Essentially, Mr. Kinsley seeks to indict libertarianism as a belief-system centered in a fantasy world in which everything works out efficiently and effectively, while asking that the reader accept that government is efficient and effective, generally as a result of its benevolence. But libertarians do not believe that capitalism is perfect. We know only that it’s superior to every other system tried by mankind. We know that government is inefficient and ineffective at every task it undertakes that don’t involve destruction. It is also operated by politicians who will sell any constituent to win a “better” constituent. Evidence demonstrates that, whether it’s taxes targeted
to “the rich”, forcing consumers to higher-margin fluorescent light bulbs, higher food prices so that gas doesn’t rise to a price that would force people to seek out alternative energy sources, or any other readily available example in which government acts to impose the subjective will of one onto another.

More thoughts at East Coast Libertarian.

¹ Speaking of circumcision, following the logical consistency that we don’t normally amputate healthy body parts from children, it is not wacky to denounce the giant exception applied to infant male foreskins.

5 thoughts on “Buying Michael Kinsley’s libertarianism is no better than buying Ron Paul’s.”

  1. You’re the only libertarian I know who opposes infant circumcision as a violation of individual rights.
    Most libertarians side with the parents or simply look the other way.
    They just don’t care.

  2. I’ve encountered many who get it.
    Do you have examples of some who don’t? I’m not doubting they exist because I’ve come across a few in my time. I think it tends to be more an incomplete understanding or appreciation for the issue. They think it’s no big deal rather than thinking about how it’s not necessary or it’s a basic human (property) rights issue. Feel free to put links here if you find them.
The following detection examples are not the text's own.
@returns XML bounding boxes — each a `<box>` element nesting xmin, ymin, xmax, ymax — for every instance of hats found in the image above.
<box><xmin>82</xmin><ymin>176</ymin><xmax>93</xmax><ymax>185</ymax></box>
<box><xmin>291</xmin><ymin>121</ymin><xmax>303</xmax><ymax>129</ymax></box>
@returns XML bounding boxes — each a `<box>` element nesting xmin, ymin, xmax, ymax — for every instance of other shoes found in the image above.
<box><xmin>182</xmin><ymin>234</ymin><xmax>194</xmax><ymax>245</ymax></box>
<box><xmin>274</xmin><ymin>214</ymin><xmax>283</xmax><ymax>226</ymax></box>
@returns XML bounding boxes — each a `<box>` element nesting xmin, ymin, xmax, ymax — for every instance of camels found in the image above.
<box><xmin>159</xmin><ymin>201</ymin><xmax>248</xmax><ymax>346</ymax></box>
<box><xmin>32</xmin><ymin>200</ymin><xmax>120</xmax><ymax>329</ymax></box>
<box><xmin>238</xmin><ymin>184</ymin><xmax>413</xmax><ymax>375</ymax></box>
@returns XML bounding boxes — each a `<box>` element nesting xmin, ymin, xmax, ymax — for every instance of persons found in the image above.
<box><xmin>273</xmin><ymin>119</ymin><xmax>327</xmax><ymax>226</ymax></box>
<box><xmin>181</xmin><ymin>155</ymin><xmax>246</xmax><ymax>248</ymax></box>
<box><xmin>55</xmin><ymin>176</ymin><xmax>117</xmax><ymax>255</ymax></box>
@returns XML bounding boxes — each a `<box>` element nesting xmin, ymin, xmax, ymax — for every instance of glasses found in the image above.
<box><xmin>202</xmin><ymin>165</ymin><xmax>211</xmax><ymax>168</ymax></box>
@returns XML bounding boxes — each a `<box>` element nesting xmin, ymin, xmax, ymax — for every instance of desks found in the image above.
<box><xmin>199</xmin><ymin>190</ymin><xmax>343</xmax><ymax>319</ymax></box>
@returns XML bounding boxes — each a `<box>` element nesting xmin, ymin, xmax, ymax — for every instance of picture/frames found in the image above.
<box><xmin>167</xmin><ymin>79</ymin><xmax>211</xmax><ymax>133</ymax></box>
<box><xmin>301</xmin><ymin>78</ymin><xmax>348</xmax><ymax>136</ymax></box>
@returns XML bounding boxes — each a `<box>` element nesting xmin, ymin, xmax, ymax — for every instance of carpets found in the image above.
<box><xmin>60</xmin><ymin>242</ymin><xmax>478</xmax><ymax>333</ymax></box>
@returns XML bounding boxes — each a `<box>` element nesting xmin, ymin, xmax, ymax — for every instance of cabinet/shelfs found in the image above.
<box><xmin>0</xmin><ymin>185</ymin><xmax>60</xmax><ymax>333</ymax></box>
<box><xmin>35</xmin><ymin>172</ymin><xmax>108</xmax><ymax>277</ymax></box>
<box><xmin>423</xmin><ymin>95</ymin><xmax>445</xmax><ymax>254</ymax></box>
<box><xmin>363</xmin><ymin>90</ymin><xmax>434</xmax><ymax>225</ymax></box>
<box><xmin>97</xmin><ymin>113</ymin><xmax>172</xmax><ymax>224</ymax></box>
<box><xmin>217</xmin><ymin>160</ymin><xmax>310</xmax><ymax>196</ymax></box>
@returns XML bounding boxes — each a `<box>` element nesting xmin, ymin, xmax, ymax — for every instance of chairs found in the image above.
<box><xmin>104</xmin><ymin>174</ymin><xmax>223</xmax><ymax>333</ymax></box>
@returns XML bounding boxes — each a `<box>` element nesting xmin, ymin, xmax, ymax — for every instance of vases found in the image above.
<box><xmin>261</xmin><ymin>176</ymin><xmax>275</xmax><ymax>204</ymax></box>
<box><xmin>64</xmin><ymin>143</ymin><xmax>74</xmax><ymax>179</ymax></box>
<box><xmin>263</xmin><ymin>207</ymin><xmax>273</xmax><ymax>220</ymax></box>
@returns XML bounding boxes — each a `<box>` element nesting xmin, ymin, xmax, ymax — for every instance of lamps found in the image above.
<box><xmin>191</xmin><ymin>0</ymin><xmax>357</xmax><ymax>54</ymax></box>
  3. Even if the Post Office is an enumerated power, it does not mean that the Constitution gives government a monopoly over that service.
    That’s probably my only source of any disagreement and it’s minor at best.
    Great job.

  4. When I said most libertarians don’t care about infant circumcision, I meant they don’t care about it as a legal or political issue.
    They may oppose the practice on a personal level, but that’s as far as their opposition goes (or, to put it another way, they might not do it to their own kids, but they shy away from any suggestion that the government should stop someone else from doing it to their kids).
    You’re the rare exception.

  5. Okay, I understand now. And I do think your parenthetical is correct, but for much of the generally anti-circumcision American public. I’ve seen enough “really, that’s the issue that gets you worked up?” comments to agree with you. It seems like the standard belief that one’s own penis is fine, so it can’t be the big of a deal.
    I generally attribute that to a lack of political empathy from most people, an indifference to understanding the viewpoint of another. In a sense, it is anti-libertarian because it assumes that what I deem as worthy and unworthy are the only valid conclusions. Clearly that’s false. It’s a big reason why I’m a libertarian.